#### RECORDS:

•••

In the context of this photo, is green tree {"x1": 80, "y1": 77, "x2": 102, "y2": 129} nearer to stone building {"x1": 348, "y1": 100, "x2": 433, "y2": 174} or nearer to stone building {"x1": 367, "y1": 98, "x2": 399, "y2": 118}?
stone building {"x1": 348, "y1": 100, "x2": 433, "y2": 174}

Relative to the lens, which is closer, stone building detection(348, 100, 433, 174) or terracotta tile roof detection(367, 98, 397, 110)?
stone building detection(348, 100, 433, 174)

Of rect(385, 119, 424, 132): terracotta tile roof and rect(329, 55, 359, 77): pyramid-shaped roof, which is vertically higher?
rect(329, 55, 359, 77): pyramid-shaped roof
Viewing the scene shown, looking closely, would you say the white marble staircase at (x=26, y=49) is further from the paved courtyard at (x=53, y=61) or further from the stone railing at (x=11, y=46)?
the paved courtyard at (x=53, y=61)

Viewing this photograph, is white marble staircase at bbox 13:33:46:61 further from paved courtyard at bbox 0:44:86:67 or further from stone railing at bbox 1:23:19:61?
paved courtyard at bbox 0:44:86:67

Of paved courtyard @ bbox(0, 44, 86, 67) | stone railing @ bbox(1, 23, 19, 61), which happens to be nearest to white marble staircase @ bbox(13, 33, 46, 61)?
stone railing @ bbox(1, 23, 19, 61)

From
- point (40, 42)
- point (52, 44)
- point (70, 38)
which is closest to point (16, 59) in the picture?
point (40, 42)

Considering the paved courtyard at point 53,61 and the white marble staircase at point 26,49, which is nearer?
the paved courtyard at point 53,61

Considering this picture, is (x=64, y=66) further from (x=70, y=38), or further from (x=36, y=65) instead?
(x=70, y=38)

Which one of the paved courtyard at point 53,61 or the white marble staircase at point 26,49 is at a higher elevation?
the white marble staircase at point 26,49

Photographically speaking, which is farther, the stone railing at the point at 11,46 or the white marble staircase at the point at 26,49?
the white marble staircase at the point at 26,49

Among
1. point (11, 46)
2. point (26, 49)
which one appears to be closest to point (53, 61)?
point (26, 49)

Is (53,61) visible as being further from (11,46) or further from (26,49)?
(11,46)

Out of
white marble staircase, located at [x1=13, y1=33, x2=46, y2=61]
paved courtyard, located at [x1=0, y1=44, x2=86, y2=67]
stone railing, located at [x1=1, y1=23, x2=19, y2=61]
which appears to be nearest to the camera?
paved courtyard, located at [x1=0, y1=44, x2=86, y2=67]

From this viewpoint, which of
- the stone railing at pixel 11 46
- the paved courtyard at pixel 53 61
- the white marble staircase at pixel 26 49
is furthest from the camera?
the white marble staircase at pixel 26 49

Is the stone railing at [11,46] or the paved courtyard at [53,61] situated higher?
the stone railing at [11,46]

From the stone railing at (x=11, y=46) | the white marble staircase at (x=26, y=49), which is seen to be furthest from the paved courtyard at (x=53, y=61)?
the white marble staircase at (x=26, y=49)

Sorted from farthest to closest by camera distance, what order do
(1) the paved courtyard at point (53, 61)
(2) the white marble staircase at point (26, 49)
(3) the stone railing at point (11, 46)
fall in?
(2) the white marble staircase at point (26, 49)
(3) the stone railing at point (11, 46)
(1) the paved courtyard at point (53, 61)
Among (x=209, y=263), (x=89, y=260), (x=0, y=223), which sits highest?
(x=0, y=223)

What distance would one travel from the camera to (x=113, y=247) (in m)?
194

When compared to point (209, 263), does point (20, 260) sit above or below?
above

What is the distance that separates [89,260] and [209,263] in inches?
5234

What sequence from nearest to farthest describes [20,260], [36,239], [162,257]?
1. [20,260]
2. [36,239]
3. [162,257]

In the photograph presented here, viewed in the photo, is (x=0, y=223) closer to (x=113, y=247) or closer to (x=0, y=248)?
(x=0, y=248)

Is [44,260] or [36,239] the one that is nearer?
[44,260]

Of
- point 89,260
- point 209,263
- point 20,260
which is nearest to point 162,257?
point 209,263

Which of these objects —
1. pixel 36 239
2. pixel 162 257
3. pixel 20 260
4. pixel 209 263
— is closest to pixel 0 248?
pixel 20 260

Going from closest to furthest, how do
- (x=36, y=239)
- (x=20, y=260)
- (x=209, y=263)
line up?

•••

#### GOAL:
Rewrite every line of the records above as a numbered list, leaving out the blank lines.

#### WORKED SOLUTION:
1. In the context of this photo, is green tree {"x1": 80, "y1": 77, "x2": 102, "y2": 129} nearer to stone building {"x1": 348, "y1": 100, "x2": 433, "y2": 174} or nearer to stone building {"x1": 367, "y1": 98, "x2": 399, "y2": 118}?
2. stone building {"x1": 348, "y1": 100, "x2": 433, "y2": 174}
3. Relative to the lens, which is closer, stone building detection(348, 100, 433, 174) or terracotta tile roof detection(367, 98, 397, 110)?
4. stone building detection(348, 100, 433, 174)
5. Of rect(385, 119, 424, 132): terracotta tile roof and rect(329, 55, 359, 77): pyramid-shaped roof, which is vertically higher?
6. rect(329, 55, 359, 77): pyramid-shaped roof
7. Viewing the scene shown, looking closely, would you say the white marble staircase at (x=26, y=49) is further from the paved courtyard at (x=53, y=61) or further from the stone railing at (x=11, y=46)?
8. the paved courtyard at (x=53, y=61)
9. Viewing this photograph, is white marble staircase at bbox 13:33:46:61 further from paved courtyard at bbox 0:44:86:67 or further from stone railing at bbox 1:23:19:61?
10. paved courtyard at bbox 0:44:86:67
11. Of paved courtyard @ bbox(0, 44, 86, 67) | stone railing @ bbox(1, 23, 19, 61), which happens to be nearest to white marble staircase @ bbox(13, 33, 46, 61)?
12. stone railing @ bbox(1, 23, 19, 61)
13. From
14. - point (40, 42)
15. - point (52, 44)
16. - point (70, 38)
17. which is closest to point (16, 59) in the picture?
18. point (40, 42)
19. Considering the paved courtyard at point 53,61 and the white marble staircase at point 26,49, which is nearer?
20. the paved courtyard at point 53,61
21. Considering this picture, is (x=64, y=66) further from (x=70, y=38), or further from (x=36, y=65) instead?
22. (x=70, y=38)
23. Which one of the paved courtyard at point 53,61 or the white marble staircase at point 26,49 is at a higher elevation?
24. the white marble staircase at point 26,49
25. Photographically speaking, which is farther, the stone railing at the point at 11,46 or the white marble staircase at the point at 26,49?
26. the white marble staircase at the point at 26,49
27. Among
28. 1. point (11, 46)
29. 2. point (26, 49)
30. which one appears to be closest to point (53, 61)?
31. point (26, 49)
32. Is (53,61) visible as being further from (11,46) or further from (26,49)?
33. (11,46)
34. Out of
35. white marble staircase, located at [x1=13, y1=33, x2=46, y2=61]
36. paved courtyard, located at [x1=0, y1=44, x2=86, y2=67]
37. stone railing, located at [x1=1, y1=23, x2=19, y2=61]
38. which appears to be nearest to the camera?
39. paved courtyard, located at [x1=0, y1=44, x2=86, y2=67]
40. From this viewpoint, which of
41. - the stone railing at pixel 11 46
42. - the paved courtyard at pixel 53 61
43. - the white marble staircase at pixel 26 49
44. is furthest from the camera?
45. the white marble staircase at pixel 26 49
46. Is the stone railing at [11,46] or the paved courtyard at [53,61] situated higher?
47. the stone railing at [11,46]
48. From the stone railing at (x=11, y=46) | the white marble staircase at (x=26, y=49), which is seen to be furthest from the paved courtyard at (x=53, y=61)?
49. the white marble staircase at (x=26, y=49)
50. Sorted from farthest to closest by camera distance, what order do
51. (1) the paved courtyard at point (53, 61)
52. (2) the white marble staircase at point (26, 49)
53. (3) the stone railing at point (11, 46)
54. fall in?
55. (2) the white marble staircase at point (26, 49)
56. (3) the stone railing at point (11, 46)
57. (1) the paved courtyard at point (53, 61)
58. Among (x=209, y=263), (x=89, y=260), (x=0, y=223), which sits highest?
59. (x=0, y=223)
60. What distance would one travel from the camera to (x=113, y=247) (in m)?
61. 194
62. When compared to point (209, 263), does point (20, 260) sit above or below?
63. above
64. What is the distance that separates [89,260] and [209,263] in inches?
65. 5234
66. What sequence from nearest to farthest describes [20,260], [36,239], [162,257]?
67. 1. [20,260]
68. 2. [36,239]
69. 3. [162,257]
70. In the photograph presented here, viewed in the photo, is (x=0, y=223) closer to (x=113, y=247) or closer to (x=0, y=248)?
71. (x=0, y=248)
72. Is [44,260] or [36,239] the one that is nearer?
73. [44,260]
74. Of
75. - point 89,260
76. - point 209,263
77. - point 20,260
78. which is nearest to point 162,257?
79. point 209,263
80. Which of these objects —
81. 1. pixel 36 239
82. 2. pixel 162 257
83. 3. pixel 20 260
84. 4. pixel 209 263
85. — is closest to pixel 0 248?
86. pixel 20 260
87. Going from closest to furthest, how do
88. - (x=36, y=239)
89. - (x=20, y=260)
90. - (x=209, y=263)
91. line up?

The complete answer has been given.